Dataset records –
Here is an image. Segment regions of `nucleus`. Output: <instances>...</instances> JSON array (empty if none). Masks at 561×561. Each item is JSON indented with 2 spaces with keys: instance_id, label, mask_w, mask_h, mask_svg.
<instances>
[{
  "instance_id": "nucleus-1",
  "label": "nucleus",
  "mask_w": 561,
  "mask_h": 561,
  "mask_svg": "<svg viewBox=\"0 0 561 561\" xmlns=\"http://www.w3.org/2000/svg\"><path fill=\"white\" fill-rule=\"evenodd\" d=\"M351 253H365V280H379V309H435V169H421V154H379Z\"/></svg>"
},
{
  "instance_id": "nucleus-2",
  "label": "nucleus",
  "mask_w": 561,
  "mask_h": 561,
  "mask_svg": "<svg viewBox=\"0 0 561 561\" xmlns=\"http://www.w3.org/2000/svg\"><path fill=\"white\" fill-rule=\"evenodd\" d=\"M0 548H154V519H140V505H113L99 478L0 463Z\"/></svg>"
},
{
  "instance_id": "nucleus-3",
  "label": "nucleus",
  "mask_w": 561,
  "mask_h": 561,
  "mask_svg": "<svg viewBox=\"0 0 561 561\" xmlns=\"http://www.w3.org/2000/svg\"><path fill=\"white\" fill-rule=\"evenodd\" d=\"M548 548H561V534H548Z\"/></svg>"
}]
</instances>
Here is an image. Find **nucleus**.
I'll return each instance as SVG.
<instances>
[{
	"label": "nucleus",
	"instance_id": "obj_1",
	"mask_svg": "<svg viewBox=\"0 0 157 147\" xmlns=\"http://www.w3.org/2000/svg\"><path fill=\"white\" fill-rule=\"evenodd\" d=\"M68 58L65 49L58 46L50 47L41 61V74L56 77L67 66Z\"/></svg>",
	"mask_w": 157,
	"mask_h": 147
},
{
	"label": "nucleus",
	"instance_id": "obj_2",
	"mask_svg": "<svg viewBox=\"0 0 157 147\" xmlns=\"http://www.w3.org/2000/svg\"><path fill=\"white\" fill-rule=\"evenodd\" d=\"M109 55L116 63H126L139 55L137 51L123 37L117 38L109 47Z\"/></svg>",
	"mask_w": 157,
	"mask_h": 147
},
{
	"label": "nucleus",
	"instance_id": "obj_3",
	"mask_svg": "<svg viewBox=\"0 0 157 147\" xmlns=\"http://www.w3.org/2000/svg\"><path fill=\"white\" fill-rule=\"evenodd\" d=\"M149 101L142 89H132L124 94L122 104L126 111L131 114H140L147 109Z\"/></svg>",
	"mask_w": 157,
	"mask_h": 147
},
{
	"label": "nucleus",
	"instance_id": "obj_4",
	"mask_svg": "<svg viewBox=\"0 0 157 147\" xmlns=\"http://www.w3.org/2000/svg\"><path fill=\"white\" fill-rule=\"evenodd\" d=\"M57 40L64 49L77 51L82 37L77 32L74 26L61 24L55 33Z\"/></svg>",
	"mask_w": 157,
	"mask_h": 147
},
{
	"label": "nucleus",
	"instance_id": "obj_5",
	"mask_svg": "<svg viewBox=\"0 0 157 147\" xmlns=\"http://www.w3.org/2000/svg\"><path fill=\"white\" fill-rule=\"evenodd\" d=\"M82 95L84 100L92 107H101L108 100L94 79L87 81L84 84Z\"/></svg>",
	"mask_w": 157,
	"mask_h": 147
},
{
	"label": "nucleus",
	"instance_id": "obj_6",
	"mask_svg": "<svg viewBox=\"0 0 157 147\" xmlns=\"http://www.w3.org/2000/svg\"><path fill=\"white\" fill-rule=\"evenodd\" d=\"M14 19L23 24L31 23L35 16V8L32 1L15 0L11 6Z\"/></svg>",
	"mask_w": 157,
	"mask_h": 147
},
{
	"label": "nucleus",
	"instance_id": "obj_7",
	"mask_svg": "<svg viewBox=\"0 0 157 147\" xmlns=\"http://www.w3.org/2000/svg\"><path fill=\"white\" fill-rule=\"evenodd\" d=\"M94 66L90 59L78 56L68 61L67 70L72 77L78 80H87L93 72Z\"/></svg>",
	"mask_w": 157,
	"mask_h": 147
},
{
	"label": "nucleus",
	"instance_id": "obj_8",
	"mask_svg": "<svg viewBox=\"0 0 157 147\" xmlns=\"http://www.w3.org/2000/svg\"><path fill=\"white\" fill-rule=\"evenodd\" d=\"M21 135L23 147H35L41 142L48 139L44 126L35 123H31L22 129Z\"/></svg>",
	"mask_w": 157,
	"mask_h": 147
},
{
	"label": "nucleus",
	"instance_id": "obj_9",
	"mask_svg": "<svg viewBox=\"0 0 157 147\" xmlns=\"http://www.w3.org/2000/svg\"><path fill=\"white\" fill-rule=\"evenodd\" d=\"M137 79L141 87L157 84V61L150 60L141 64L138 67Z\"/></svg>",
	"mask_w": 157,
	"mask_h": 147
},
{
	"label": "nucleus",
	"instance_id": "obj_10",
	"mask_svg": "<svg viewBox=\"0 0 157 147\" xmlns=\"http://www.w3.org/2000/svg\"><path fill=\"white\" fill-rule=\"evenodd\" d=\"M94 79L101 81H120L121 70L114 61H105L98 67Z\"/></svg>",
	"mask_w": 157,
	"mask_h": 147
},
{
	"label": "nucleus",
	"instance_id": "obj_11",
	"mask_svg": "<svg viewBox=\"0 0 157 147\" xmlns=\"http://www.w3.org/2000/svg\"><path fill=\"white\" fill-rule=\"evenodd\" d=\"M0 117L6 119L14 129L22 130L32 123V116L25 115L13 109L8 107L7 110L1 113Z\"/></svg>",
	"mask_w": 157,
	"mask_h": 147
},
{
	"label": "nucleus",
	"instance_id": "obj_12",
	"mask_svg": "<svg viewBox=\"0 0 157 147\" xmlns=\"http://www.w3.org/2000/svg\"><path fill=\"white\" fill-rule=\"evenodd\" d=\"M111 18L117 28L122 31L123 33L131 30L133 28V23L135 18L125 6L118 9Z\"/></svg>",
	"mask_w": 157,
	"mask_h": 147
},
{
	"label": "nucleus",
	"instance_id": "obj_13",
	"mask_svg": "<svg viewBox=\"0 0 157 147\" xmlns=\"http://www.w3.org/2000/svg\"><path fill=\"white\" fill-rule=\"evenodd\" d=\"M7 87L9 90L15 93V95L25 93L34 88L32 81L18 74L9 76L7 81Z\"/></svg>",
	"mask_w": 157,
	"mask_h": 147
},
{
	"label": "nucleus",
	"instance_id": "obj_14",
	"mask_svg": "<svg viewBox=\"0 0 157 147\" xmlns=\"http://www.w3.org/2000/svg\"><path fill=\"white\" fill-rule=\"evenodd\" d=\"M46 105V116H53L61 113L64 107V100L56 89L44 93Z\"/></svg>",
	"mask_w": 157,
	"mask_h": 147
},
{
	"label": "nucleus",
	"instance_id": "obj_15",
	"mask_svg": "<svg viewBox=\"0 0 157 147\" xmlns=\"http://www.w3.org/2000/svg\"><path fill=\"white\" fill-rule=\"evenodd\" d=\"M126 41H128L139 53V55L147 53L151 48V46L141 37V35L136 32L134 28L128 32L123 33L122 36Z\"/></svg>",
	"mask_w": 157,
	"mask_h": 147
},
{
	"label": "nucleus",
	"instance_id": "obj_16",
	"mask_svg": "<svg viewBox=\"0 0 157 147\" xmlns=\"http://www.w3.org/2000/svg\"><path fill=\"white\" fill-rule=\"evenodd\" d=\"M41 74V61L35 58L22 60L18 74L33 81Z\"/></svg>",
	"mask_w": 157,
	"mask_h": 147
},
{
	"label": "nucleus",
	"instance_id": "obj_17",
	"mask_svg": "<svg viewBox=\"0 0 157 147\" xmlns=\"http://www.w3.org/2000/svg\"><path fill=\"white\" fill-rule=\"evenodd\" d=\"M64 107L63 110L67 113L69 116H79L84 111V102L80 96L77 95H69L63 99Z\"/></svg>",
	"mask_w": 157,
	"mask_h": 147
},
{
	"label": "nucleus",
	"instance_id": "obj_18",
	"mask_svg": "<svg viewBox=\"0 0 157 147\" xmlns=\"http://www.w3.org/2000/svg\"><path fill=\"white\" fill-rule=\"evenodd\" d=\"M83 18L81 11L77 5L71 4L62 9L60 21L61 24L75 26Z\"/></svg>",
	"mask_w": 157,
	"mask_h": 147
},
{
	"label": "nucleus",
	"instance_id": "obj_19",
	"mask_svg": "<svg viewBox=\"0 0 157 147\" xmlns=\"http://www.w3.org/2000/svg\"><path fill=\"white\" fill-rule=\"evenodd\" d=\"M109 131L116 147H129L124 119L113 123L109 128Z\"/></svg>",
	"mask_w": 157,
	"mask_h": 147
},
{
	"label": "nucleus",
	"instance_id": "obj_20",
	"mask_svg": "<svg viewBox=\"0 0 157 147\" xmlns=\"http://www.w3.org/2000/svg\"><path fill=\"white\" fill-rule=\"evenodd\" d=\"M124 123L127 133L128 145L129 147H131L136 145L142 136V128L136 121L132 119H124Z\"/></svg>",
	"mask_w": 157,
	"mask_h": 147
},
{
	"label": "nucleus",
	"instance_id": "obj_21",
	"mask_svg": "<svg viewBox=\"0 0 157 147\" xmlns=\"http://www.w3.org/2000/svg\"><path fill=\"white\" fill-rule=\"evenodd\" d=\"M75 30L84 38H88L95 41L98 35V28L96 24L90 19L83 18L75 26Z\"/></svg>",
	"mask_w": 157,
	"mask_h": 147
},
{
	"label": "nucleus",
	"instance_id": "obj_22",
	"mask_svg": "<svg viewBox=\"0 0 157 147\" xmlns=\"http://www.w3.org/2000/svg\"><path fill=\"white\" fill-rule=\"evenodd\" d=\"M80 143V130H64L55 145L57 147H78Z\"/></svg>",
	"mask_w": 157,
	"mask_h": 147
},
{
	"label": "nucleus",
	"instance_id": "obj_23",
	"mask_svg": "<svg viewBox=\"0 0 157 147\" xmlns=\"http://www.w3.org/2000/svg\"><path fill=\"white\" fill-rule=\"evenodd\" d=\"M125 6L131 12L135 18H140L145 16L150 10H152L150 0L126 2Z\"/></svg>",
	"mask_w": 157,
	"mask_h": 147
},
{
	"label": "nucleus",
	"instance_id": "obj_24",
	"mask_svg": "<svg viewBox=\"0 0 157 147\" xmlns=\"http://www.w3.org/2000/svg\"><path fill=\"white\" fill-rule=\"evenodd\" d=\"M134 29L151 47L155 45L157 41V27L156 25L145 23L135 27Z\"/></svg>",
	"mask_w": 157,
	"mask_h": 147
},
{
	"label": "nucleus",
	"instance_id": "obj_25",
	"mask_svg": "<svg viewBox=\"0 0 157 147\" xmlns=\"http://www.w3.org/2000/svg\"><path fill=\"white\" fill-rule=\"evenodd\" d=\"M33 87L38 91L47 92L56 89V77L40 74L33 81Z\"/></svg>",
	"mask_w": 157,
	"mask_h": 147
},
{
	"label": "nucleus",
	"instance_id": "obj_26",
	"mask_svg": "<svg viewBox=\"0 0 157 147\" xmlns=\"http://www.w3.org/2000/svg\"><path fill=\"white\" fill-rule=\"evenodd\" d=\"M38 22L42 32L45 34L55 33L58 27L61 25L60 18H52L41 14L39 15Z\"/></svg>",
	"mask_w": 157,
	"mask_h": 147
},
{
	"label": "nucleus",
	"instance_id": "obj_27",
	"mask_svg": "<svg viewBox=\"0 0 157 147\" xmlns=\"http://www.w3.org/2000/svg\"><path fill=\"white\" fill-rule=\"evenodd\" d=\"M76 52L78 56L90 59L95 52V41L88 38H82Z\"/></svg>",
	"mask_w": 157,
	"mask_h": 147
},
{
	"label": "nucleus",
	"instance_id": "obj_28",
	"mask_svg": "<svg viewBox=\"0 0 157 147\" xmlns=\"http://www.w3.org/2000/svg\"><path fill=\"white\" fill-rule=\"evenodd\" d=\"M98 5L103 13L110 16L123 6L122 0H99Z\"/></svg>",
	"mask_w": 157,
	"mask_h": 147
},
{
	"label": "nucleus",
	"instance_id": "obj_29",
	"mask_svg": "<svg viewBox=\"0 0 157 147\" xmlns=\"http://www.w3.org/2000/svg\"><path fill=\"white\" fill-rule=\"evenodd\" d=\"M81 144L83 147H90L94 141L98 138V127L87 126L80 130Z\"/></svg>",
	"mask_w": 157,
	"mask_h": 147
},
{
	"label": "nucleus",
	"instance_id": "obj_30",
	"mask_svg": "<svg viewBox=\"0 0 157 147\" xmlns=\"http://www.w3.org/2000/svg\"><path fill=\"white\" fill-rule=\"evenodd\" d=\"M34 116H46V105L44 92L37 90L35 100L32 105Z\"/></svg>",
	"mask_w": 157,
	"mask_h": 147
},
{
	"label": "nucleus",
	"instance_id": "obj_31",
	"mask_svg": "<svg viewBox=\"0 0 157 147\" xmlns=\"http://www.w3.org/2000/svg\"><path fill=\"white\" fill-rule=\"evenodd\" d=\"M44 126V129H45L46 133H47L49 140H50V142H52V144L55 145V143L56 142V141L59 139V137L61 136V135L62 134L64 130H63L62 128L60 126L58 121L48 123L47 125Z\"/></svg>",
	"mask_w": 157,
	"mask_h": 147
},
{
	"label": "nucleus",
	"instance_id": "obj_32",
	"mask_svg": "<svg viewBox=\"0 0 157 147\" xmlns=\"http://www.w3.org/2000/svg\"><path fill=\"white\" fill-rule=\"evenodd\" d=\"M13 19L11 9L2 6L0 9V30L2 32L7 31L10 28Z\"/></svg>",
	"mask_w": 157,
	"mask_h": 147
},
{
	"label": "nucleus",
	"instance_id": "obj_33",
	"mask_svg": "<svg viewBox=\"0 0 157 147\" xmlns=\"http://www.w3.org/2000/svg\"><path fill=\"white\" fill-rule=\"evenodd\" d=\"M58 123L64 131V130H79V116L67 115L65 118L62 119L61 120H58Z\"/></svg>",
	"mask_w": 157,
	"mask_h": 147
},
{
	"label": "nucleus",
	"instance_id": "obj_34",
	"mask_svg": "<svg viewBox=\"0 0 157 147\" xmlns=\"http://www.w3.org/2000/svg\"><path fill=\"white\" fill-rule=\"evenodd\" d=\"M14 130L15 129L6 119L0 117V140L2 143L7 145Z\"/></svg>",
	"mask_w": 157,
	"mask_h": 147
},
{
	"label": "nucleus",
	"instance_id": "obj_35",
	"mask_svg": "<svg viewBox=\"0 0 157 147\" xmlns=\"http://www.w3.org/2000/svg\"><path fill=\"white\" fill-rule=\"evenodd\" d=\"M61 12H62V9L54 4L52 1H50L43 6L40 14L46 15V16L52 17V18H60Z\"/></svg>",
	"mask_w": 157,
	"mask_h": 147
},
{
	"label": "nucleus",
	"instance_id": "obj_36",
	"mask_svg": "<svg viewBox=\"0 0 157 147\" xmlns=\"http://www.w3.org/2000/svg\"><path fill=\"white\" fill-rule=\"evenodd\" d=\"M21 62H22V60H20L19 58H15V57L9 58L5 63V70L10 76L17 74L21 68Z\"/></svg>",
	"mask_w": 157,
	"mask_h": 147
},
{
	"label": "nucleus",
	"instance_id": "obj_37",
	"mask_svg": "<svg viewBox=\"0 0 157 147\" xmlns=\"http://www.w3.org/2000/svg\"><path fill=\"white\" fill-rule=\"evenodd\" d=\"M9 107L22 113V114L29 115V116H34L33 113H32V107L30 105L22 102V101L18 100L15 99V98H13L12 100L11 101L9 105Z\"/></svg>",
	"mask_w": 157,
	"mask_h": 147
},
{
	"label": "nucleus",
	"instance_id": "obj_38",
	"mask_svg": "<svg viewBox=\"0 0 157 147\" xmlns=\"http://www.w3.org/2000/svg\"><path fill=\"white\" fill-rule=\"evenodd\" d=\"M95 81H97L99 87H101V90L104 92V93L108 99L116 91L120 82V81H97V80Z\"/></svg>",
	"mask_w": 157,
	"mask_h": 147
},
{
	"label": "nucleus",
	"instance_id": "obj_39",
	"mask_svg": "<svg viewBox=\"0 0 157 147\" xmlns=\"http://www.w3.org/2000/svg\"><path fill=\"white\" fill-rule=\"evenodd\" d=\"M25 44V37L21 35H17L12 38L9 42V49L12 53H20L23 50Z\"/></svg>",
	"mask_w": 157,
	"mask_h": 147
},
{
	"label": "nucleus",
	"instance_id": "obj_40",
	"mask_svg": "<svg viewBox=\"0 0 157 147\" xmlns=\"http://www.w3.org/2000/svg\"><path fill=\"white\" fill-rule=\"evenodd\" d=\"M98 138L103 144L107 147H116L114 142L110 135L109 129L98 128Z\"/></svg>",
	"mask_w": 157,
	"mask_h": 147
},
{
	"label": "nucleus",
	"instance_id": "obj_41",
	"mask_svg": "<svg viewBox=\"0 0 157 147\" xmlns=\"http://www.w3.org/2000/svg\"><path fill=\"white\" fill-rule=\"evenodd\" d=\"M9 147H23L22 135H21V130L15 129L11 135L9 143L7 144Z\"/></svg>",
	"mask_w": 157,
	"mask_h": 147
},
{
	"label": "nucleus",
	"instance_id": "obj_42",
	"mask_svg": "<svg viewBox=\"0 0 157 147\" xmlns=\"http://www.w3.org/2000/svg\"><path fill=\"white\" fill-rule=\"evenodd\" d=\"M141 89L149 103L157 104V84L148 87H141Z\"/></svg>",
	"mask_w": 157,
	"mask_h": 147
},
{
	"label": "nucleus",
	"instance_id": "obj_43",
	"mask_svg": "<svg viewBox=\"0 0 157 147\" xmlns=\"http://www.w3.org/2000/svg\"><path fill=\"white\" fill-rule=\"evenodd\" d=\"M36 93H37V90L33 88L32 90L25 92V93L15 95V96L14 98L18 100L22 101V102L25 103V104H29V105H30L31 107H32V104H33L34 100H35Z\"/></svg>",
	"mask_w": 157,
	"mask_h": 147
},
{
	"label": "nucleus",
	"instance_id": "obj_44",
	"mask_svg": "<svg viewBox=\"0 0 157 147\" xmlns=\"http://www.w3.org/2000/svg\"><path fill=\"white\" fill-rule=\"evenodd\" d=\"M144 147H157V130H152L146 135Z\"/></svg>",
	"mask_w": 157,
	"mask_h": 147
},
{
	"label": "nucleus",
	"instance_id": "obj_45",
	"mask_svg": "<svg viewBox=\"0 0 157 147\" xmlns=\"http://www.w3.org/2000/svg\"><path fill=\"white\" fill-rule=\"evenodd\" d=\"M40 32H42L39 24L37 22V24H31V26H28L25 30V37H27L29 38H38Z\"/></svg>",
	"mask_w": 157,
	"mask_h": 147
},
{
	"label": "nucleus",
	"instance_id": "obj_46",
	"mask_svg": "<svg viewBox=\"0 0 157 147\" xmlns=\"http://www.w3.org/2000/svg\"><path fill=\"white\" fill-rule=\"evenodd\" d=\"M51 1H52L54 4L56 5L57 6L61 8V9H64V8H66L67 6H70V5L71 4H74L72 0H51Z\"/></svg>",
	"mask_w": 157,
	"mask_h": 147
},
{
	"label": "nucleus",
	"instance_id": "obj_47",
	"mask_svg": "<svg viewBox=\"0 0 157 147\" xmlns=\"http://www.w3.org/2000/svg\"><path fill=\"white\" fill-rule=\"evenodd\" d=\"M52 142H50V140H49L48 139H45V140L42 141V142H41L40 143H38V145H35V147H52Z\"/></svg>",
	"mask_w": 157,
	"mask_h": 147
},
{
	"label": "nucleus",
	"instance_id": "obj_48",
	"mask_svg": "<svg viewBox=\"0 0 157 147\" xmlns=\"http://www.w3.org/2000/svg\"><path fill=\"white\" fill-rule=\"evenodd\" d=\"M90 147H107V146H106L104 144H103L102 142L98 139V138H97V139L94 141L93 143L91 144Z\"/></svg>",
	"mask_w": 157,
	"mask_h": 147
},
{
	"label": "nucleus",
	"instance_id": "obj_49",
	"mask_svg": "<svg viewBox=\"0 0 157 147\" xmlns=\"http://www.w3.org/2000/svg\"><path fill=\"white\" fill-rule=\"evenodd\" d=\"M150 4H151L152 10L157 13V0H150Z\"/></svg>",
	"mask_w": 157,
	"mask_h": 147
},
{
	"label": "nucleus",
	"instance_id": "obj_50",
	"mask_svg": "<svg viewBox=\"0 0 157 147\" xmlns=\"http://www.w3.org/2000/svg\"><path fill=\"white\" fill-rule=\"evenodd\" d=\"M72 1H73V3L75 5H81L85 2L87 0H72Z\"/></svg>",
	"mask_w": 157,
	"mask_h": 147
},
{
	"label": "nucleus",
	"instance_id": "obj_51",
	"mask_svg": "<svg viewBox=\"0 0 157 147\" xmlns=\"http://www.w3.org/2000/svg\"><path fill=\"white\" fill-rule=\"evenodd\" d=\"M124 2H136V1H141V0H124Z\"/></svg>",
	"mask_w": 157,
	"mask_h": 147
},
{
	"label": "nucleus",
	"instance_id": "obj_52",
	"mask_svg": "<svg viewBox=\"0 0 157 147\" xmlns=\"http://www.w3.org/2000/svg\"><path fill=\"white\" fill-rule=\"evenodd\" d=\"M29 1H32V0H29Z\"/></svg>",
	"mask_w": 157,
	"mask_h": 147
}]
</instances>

Given instruction – List every line in the records above that contains the word "Here".

Final result –
Here is an image. Segment regions of `nucleus`. Output: <instances>...</instances> JSON array (empty if none). Masks at 561×561. Each item is JSON indented with 2 spaces with keys: instance_id, label, mask_w, mask_h, mask_svg.
Here is an image. Find **nucleus**.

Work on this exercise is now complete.